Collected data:
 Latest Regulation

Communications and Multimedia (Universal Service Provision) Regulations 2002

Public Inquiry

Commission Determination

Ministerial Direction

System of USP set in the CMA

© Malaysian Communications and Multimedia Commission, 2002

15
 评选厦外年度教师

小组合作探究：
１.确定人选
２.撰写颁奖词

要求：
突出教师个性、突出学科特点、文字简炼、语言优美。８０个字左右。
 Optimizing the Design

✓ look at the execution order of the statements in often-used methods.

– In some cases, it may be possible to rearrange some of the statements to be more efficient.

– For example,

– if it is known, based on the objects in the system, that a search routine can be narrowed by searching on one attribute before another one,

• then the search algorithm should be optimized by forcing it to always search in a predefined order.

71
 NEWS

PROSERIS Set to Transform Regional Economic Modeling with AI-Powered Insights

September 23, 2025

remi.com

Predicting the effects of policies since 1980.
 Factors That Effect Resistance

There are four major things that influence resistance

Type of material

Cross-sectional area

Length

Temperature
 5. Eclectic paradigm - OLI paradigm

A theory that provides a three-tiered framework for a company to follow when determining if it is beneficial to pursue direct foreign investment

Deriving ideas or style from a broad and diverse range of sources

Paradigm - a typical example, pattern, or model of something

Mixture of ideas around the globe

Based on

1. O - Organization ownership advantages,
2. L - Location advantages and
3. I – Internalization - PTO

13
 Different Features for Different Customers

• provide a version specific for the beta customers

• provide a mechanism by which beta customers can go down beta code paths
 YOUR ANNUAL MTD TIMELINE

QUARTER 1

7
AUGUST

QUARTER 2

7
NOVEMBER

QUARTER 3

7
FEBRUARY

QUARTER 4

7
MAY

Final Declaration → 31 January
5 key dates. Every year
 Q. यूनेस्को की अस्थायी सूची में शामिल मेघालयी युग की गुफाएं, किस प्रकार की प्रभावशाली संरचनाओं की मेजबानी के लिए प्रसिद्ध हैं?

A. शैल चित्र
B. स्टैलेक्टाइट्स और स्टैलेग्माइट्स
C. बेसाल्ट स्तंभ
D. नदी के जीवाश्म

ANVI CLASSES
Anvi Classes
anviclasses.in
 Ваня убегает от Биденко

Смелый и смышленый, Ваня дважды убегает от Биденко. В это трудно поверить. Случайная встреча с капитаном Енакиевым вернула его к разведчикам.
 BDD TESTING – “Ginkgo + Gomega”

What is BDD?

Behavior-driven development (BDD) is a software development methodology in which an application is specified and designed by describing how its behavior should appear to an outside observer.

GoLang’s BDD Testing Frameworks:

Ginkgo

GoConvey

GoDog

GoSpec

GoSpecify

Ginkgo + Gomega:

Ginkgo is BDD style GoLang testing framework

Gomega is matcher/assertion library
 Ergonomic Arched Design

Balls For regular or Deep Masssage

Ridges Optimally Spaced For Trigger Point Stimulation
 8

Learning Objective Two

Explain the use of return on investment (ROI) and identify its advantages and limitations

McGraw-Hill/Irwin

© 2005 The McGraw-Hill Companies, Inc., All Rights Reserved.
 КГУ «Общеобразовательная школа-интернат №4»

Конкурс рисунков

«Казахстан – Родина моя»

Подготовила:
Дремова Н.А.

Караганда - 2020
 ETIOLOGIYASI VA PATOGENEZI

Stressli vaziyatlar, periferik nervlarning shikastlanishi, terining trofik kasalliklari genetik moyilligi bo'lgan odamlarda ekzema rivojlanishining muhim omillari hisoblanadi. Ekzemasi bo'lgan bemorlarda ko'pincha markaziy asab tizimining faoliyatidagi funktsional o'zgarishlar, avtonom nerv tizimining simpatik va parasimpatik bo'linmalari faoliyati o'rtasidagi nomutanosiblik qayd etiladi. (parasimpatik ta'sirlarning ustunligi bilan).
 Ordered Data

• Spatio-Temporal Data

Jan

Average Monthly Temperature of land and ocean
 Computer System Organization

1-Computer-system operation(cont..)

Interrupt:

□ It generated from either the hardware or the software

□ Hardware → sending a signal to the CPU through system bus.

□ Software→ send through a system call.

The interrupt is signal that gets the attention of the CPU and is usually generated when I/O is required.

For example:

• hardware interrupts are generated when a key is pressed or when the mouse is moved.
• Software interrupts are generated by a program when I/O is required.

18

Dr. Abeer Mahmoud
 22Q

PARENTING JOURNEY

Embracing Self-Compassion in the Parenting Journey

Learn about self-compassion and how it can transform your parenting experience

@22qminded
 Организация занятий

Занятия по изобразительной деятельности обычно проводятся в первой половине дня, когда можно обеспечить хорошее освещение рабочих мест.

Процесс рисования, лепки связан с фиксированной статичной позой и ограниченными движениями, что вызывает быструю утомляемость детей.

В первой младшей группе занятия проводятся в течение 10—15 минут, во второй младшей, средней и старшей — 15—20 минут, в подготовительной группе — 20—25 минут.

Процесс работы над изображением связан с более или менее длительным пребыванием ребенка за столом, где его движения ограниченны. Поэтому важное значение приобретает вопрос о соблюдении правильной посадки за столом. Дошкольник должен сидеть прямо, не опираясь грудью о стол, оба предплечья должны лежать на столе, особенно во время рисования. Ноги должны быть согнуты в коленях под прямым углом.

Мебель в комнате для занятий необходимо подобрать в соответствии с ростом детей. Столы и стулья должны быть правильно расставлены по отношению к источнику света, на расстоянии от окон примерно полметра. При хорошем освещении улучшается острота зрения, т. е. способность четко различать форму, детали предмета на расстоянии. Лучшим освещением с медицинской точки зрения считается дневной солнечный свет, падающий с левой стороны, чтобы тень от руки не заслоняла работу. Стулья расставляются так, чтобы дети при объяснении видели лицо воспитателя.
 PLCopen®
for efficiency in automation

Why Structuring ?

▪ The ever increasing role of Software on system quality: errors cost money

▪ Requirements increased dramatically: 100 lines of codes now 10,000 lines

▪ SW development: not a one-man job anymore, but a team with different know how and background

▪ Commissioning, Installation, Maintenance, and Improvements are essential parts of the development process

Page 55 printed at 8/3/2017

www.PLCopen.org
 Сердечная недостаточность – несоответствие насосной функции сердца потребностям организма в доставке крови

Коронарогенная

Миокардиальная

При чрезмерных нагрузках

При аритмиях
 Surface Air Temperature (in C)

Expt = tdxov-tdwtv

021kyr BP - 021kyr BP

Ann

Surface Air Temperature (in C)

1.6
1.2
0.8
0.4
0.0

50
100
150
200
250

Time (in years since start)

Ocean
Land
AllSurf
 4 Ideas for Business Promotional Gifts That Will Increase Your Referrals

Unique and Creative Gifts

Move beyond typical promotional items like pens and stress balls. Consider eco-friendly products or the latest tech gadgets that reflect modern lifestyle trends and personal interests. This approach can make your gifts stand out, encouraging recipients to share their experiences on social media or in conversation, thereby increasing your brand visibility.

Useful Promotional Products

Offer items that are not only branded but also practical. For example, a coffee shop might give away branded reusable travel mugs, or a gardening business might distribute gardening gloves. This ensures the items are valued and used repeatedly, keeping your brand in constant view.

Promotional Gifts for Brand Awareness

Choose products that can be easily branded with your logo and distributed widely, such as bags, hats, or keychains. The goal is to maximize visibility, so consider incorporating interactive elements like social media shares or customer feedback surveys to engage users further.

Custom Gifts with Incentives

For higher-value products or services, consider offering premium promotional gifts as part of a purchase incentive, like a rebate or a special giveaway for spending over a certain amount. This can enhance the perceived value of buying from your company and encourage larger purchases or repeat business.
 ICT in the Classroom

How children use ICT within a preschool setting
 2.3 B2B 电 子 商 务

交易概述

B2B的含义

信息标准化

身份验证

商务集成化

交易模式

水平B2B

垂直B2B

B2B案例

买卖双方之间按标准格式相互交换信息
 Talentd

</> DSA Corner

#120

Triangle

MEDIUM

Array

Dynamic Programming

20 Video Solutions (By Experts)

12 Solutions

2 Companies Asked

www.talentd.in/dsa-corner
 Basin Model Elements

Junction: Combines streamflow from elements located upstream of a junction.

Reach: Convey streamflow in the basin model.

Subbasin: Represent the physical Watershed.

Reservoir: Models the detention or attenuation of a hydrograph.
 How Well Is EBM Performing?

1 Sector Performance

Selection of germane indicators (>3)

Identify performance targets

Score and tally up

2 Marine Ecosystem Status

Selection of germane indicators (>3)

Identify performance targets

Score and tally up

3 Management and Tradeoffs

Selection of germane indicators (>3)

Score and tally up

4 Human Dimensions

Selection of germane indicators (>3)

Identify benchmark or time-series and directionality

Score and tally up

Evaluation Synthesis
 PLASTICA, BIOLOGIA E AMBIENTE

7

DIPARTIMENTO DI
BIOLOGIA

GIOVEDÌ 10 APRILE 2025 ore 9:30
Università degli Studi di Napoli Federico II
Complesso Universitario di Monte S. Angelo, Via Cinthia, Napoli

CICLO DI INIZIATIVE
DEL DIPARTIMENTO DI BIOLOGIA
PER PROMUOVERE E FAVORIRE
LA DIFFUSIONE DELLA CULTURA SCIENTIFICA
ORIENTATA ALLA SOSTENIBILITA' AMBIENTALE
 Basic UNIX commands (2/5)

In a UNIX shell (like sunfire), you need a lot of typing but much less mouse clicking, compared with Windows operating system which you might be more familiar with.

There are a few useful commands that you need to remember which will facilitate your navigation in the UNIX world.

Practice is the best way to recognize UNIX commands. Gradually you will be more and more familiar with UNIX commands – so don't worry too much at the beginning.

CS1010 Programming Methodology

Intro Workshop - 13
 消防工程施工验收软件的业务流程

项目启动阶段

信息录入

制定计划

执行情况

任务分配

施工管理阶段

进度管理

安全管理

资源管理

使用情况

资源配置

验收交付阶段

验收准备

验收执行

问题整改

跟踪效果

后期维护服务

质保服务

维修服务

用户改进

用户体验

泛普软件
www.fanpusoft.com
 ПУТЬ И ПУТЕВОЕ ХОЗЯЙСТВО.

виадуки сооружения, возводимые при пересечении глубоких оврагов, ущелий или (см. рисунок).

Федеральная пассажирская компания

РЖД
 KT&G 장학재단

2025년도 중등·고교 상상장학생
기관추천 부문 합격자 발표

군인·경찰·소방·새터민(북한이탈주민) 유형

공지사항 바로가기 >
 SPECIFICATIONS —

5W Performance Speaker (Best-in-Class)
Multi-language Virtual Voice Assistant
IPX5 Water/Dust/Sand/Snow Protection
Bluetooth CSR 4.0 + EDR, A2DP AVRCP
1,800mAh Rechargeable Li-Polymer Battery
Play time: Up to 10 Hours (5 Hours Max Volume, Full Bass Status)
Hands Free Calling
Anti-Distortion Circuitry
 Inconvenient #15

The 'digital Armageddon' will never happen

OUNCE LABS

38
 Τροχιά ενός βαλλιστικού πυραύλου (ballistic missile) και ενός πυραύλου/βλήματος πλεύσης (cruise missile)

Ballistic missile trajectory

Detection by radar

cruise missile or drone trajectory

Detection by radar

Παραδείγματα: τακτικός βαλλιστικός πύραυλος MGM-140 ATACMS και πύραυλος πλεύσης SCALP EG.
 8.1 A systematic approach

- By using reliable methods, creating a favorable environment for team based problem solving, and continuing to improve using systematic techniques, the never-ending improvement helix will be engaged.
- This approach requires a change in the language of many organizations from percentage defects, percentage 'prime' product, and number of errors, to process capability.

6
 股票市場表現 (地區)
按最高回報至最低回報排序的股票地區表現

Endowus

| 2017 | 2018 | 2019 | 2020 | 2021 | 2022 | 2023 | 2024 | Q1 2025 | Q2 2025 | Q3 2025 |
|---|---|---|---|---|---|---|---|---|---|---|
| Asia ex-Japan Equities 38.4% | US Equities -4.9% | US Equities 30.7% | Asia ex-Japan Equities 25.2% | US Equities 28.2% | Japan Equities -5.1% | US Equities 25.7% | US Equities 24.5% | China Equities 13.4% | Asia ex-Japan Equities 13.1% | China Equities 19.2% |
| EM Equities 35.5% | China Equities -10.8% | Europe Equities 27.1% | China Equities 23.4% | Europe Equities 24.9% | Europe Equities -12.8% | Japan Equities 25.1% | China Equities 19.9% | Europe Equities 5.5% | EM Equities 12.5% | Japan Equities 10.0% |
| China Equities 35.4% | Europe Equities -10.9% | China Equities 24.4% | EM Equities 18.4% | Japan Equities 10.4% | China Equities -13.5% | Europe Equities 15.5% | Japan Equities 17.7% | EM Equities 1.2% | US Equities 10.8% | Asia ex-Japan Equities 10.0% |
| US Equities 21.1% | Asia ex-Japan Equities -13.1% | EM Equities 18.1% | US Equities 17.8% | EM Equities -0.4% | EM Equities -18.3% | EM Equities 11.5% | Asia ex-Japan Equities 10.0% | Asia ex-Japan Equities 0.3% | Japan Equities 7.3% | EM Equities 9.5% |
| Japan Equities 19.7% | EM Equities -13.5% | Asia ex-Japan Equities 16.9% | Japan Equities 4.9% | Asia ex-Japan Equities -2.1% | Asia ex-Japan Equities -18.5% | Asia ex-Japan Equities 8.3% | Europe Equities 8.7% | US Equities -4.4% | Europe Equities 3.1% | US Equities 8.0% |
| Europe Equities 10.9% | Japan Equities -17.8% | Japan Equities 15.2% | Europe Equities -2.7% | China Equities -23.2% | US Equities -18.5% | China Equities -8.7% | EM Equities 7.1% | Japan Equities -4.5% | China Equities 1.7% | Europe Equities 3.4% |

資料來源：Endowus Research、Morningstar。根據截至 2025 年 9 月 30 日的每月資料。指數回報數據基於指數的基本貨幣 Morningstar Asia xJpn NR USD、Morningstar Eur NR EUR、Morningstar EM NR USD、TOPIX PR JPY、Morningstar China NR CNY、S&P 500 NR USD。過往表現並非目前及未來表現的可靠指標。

* WORK TO COMPLETE *
The expected output is each line of the records above that includes the word "Surface".

* WRITTEN ANSWER *
 Surface Air Temperature (in C)
Surface Air Temperature (in C)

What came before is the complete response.